Instructions to follow -
Reproduce the entire listing below word for word, keeping every line as it appears.

The records -
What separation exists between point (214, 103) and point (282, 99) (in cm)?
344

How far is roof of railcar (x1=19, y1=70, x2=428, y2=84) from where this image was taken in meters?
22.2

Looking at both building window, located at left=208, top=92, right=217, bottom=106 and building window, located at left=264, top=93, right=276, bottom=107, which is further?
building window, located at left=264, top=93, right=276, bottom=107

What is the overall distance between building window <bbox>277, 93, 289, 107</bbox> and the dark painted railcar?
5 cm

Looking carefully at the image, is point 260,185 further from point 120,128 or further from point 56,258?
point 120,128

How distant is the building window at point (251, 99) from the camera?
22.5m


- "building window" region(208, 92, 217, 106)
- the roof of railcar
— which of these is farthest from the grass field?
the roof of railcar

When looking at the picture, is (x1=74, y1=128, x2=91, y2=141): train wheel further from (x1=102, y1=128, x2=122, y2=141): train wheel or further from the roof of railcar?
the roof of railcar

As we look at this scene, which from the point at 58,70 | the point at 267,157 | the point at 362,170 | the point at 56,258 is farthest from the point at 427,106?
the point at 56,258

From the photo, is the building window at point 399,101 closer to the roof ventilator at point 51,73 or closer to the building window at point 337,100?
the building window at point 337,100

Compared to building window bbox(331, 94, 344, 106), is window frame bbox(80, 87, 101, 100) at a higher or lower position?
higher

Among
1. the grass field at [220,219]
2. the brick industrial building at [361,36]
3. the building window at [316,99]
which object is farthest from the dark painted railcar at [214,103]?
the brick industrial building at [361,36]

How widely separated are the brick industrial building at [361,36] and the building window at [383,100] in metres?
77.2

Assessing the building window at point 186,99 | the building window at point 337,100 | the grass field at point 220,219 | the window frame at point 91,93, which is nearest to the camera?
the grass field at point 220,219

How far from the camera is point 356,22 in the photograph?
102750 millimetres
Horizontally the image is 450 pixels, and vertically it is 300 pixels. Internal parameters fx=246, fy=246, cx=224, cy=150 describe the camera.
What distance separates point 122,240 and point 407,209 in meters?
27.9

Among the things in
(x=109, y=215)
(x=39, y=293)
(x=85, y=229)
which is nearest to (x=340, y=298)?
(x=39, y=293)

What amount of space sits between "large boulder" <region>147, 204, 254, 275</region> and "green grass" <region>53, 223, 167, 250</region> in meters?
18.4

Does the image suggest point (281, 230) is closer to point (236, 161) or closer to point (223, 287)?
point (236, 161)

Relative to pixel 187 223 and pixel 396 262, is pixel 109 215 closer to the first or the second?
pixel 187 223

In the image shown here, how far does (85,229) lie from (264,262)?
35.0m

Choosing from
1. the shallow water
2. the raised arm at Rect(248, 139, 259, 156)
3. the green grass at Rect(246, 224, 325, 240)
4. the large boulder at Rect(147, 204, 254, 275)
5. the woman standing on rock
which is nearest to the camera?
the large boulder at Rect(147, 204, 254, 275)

Output -
What separation exists between point (214, 103) and point (282, 99) (in cm)?
344

How far is roof of railcar (x1=19, y1=70, x2=428, y2=84) from where this image was taken in meters?
22.2

Looking at both building window, located at left=208, top=92, right=217, bottom=106 and building window, located at left=264, top=93, right=276, bottom=107, which is further?
building window, located at left=264, top=93, right=276, bottom=107

What is the overall distance between building window <bbox>277, 93, 289, 107</bbox> and the dark painted railcar?
5 cm

Looking carefully at the image, is point 260,185 further from point 120,128 or further from point 56,258?
point 120,128

How distant is the building window at point (251, 99) from the camera?
22.5m


- "building window" region(208, 92, 217, 106)
- the roof of railcar
— which of these is farthest from the grass field?
the roof of railcar

When looking at the picture, is (x1=74, y1=128, x2=91, y2=141): train wheel further from (x1=102, y1=128, x2=122, y2=141): train wheel or further from the roof of railcar?
the roof of railcar

As we look at this scene, which from the point at 58,70 | the point at 267,157 | the point at 362,170 | the point at 56,258 is farthest from the point at 427,106?
the point at 56,258

From the photo, is the building window at point 399,101 closer to the roof ventilator at point 51,73 or closer to the building window at point 337,100?
the building window at point 337,100

Compared to building window bbox(331, 94, 344, 106), is window frame bbox(80, 87, 101, 100) at a higher or lower position?
higher

Among
1. the grass field at [220,219]
2. the brick industrial building at [361,36]
3. the building window at [316,99]
which object is farthest from the dark painted railcar at [214,103]?
the brick industrial building at [361,36]

How widely separated are the brick industrial building at [361,36] and the building window at [383,100] in metres?
77.2

Assessing the building window at point 186,99 | the building window at point 337,100 | the grass field at point 220,219 | the window frame at point 91,93, which is nearest to the camera?
the grass field at point 220,219

How far from the camera is point 356,22 in the photograph?
102750 millimetres
Horizontally the image is 450 pixels, and vertically it is 300 pixels. Internal parameters fx=246, fy=246, cx=224, cy=150 describe the camera.
What distance separates point 122,240 and point 407,209 in meters?
27.9

Among the things in
(x=109, y=215)
(x=39, y=293)
(x=85, y=229)
which is nearest to (x=340, y=298)?
(x=39, y=293)

What amount of space sits between "large boulder" <region>147, 204, 254, 275</region> and "green grass" <region>53, 223, 167, 250</region> in meters?
18.4

Does the image suggest point (281, 230) is closer to point (236, 161) or closer to point (223, 287)?
point (236, 161)

Relative to pixel 187 223 and pixel 396 262, is pixel 109 215 closer to the first or the second?
pixel 187 223

In the image shown here, how far does (85,229) lie from (264,262)?
35.0m

Choosing from
1. the shallow water
2. the raised arm at Rect(248, 139, 259, 156)
3. the green grass at Rect(246, 224, 325, 240)
4. the large boulder at Rect(147, 204, 254, 275)
5. the woman standing on rock
which is nearest to the camera?
the large boulder at Rect(147, 204, 254, 275)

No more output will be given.